[Begin Data rows]
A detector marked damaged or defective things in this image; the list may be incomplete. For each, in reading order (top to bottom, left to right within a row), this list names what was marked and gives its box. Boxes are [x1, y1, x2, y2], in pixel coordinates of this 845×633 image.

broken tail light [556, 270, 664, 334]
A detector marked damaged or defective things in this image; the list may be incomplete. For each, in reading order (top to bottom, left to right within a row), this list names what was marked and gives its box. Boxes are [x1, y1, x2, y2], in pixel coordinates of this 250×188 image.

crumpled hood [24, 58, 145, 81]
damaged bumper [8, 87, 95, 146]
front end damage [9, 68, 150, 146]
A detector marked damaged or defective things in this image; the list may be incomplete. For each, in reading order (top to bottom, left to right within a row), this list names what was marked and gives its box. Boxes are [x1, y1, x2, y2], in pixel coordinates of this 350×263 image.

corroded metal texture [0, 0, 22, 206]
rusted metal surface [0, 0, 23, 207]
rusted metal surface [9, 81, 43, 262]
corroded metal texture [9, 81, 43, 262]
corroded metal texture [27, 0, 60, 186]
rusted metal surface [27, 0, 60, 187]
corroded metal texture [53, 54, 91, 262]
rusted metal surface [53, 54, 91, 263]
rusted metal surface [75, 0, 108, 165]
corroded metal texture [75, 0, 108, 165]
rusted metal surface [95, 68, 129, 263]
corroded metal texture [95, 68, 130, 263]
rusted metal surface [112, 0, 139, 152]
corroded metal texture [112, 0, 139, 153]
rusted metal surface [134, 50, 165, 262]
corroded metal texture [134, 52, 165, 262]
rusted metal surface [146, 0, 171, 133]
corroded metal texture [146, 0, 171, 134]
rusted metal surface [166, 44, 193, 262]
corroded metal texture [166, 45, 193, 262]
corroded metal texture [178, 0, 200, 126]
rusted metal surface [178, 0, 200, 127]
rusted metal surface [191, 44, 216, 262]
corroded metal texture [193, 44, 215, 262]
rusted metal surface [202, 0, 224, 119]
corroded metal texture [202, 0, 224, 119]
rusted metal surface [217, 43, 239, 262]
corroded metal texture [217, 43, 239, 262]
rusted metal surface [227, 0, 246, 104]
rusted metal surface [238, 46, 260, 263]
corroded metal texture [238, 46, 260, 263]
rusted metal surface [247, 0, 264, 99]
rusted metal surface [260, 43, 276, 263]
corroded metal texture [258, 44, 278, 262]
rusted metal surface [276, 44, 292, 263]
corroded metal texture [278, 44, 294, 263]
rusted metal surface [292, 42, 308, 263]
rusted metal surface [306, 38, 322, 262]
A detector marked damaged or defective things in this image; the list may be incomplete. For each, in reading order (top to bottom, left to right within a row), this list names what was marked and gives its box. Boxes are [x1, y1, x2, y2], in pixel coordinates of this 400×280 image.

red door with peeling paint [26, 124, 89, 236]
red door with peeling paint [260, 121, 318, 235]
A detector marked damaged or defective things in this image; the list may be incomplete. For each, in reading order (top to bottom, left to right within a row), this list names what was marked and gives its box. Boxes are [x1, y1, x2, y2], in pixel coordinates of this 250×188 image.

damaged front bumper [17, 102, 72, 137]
[End Data rows]
▸ Problem
Write every line of the records above as a JSON list of strings, one string per line, leaving out blank lines.

▸ Output for this exercise
[
  "A detector marked damaged or defective things in this image; the list may be incomplete. For each, in reading order (top to bottom, left to right within a row), this list names what was marked and gives its box. Boxes are [x1, y1, x2, y2], in pixel coordinates of this 845×633 image.",
  "broken tail light [556, 270, 664, 334]",
  "A detector marked damaged or defective things in this image; the list may be incomplete. For each, in reading order (top to bottom, left to right within a row), this list names what was marked and gives its box. Boxes are [x1, y1, x2, y2], in pixel coordinates of this 250×188 image.",
  "crumpled hood [24, 58, 145, 81]",
  "damaged bumper [8, 87, 95, 146]",
  "front end damage [9, 68, 150, 146]",
  "A detector marked damaged or defective things in this image; the list may be incomplete. For each, in reading order (top to bottom, left to right within a row), this list names what was marked and gives its box. Boxes are [x1, y1, x2, y2], in pixel coordinates of this 350×263 image.",
  "corroded metal texture [0, 0, 22, 206]",
  "rusted metal surface [0, 0, 23, 207]",
  "rusted metal surface [9, 81, 43, 262]",
  "corroded metal texture [9, 81, 43, 262]",
  "corroded metal texture [27, 0, 60, 186]",
  "rusted metal surface [27, 0, 60, 187]",
  "corroded metal texture [53, 54, 91, 262]",
  "rusted metal surface [53, 54, 91, 263]",
  "rusted metal surface [75, 0, 108, 165]",
  "corroded metal texture [75, 0, 108, 165]",
  "rusted metal surface [95, 68, 129, 263]",
  "corroded metal texture [95, 68, 130, 263]",
  "rusted metal surface [112, 0, 139, 152]",
  "corroded metal texture [112, 0, 139, 153]",
  "rusted metal surface [134, 50, 165, 262]",
  "corroded metal texture [134, 52, 165, 262]",
  "rusted metal surface [146, 0, 171, 133]",
  "corroded metal texture [146, 0, 171, 134]",
  "rusted metal surface [166, 44, 193, 262]",
  "corroded metal texture [166, 45, 193, 262]",
  "corroded metal texture [178, 0, 200, 126]",
  "rusted metal surface [178, 0, 200, 127]",
  "rusted metal surface [191, 44, 216, 262]",
  "corroded metal texture [193, 44, 215, 262]",
  "rusted metal surface [202, 0, 224, 119]",
  "corroded metal texture [202, 0, 224, 119]",
  "rusted metal surface [217, 43, 239, 262]",
  "corroded metal texture [217, 43, 239, 262]",
  "rusted metal surface [227, 0, 246, 104]",
  "rusted metal surface [238, 46, 260, 263]",
  "corroded metal texture [238, 46, 260, 263]",
  "rusted metal surface [247, 0, 264, 99]",
  "rusted metal surface [260, 43, 276, 263]",
  "corroded metal texture [258, 44, 278, 262]",
  "rusted metal surface [276, 44, 292, 263]",
  "corroded metal texture [278, 44, 294, 263]",
  "rusted metal surface [292, 42, 308, 263]",
  "rusted metal surface [306, 38, 322, 262]",
  "A detector marked damaged or defective things in this image; the list may be incomplete. For each, in reading order (top to bottom, left to right within a row), this list names what was marked and gives its box. Boxes are [x1, y1, x2, y2], in pixel coordinates of this 400×280 image.",
  "red door with peeling paint [26, 124, 89, 236]",
  "red door with peeling paint [260, 121, 318, 235]",
  "A detector marked damaged or defective things in this image; the list may be incomplete. For each, in reading order (top to bottom, left to right within a row), this list names what was marked and gives its box. Boxes are [x1, y1, x2, y2], in pixel coordinates of this 250×188 image.",
  "damaged front bumper [17, 102, 72, 137]"
]